Como em quase todos os casos do passado no que diz respeito a política externa, assistimos ao frenesim dos dois partidos dos EUA sobre a Ucrânia. Contudo, enquanto que os Republicanos no Congresso instam Biden a adotar uma posição muito mais agressiva contra a Rússia, a base proto-fascista questiona a linha do partido. Porque é que acontece e o que esta divisão nos Republicanos sobre a Ucrânia nos diz acerca do que está a acontecer nesse partido?

Não se pode falar simplesmente do Partido Republicano atual como se fosse um partido político genuíno que participa numa democracia funcional. Uma descrição mais adaptada é a da organização como uma “insurgência radical – ideologicamente extremista, desdenhosa dos factos de qualquer compromisso e que desconsidera a legitimidade de quem se lhe opõe”. Esta caracterização dos analistas políticos Thomas Mann e Norman Ornstein da American Enterprise data de há uma década, antes de Donald Trump. Mas agora até já está fora de prazo. Do acrónimo GOP [de Grand Old Party, Grande Partido Velho] o que continua é o “O”.

Não sei se a base popular que Trump transformou num culto de adoração está a questionar a postura agressiva dos líderes republicanos ou se se importa com isso. As provas são escassas. As principais figuras de direita intimamente associadas ao GOP estão a deslocar-se muito para a direita relativamente à opinião europeia e à postura daqueles que esperam manter alguma aparência de democracia nos EUA. Vão mesmo além de Trump no seu apoio entusiástico à "democracia iliberal" do Presidente húngaro Viktor Orbán, exaltando-a por salvar a civilização ocidental, nada menos que isso.

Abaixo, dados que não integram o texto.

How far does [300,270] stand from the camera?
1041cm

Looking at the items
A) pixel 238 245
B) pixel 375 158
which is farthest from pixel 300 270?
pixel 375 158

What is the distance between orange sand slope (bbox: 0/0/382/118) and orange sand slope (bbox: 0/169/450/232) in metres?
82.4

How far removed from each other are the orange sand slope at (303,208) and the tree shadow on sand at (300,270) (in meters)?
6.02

Este efusivo acolhimento do desmantelamento da democracia por Orbán pode trazer à lembrança os elogios ao líder fascista italiano Benito Mussolini por ter "salvo a civilização europeia [e assim sendo] o mérito que o Fascismo ganhou por isso viverá eternamente na história"; ideias do venerado fundador do movimento neoliberal que reinou nos últimos 40 anos, Ludwig von Mises, no seu clássico de 1927 “Liberalismo”.

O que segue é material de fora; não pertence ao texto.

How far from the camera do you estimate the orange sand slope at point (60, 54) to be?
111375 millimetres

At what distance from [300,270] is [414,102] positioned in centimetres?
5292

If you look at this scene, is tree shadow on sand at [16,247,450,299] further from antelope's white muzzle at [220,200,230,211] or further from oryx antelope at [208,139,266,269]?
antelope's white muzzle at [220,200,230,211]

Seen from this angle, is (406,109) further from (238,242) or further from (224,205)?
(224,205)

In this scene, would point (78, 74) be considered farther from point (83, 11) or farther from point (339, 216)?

Tucker Carlson, comentador da Fox News, tem sido o maior dos entusiastas. Muitos senadores republicanos ou alinham com ele ou alegam ignorância relativamente ao que Orbán está a fazer, uma notável confissão de iliteracia no auge do poder global. O muito reconhecido senador Charles Grassley indica que apenas conhece a Hungria das explicações de Carlson na televisão e que apoia o que ouve. Tais desempenhos dizem-nos muito sobre esta insurgência radical. Sobre a Ucrânia, dissidindo da liderança do GOP, Carlson pergunta: porque é que deveríamos tomar qualquer posição numa briga entre “países que em nada se interessam nos Estados Unidos”.

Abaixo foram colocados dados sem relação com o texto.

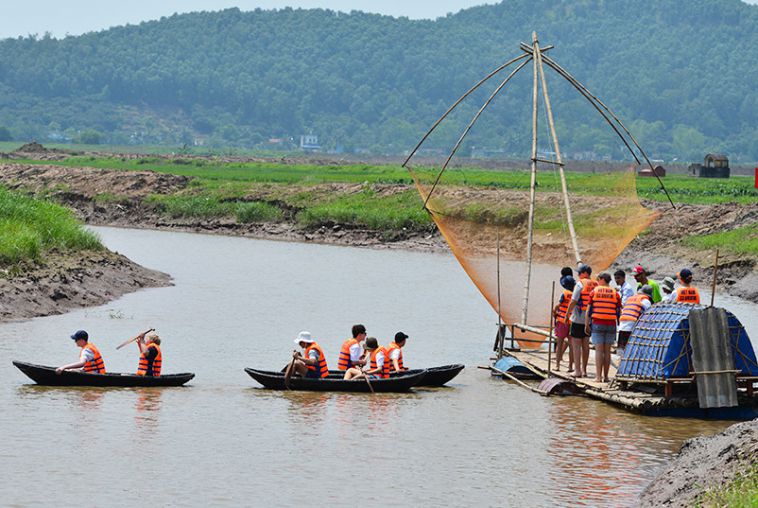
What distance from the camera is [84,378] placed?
906 inches

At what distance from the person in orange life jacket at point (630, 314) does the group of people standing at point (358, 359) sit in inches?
148

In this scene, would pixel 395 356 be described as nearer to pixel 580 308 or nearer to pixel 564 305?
pixel 564 305

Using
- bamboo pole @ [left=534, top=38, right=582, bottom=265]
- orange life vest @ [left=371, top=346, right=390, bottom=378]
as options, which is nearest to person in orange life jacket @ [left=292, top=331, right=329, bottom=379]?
orange life vest @ [left=371, top=346, right=390, bottom=378]

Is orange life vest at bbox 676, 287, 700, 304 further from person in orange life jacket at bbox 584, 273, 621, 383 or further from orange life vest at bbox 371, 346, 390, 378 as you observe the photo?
orange life vest at bbox 371, 346, 390, 378

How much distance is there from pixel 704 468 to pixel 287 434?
6672 millimetres

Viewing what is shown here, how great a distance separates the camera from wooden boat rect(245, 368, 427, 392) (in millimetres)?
23297

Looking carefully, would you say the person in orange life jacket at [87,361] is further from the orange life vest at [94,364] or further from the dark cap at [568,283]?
the dark cap at [568,283]

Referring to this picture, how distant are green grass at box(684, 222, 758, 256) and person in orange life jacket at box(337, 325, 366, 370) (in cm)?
2337

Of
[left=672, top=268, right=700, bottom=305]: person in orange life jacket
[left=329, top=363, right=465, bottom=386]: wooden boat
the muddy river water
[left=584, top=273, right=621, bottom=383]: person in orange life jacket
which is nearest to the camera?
the muddy river water

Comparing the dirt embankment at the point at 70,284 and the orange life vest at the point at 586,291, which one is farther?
the dirt embankment at the point at 70,284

Seja qual for o nosso ponto de vista sobre política externa, fica claro que já abandonámos há muito o domínio do discurso racional e estamos a entrar num território que tem uma história pouco atraente, para colocar a questão de um modo brando.


Entrevista originalmente publicada no Truthout a 4 de fevereiro de 2021. Traduzida por Carlos Carujo para o Esquerda.net.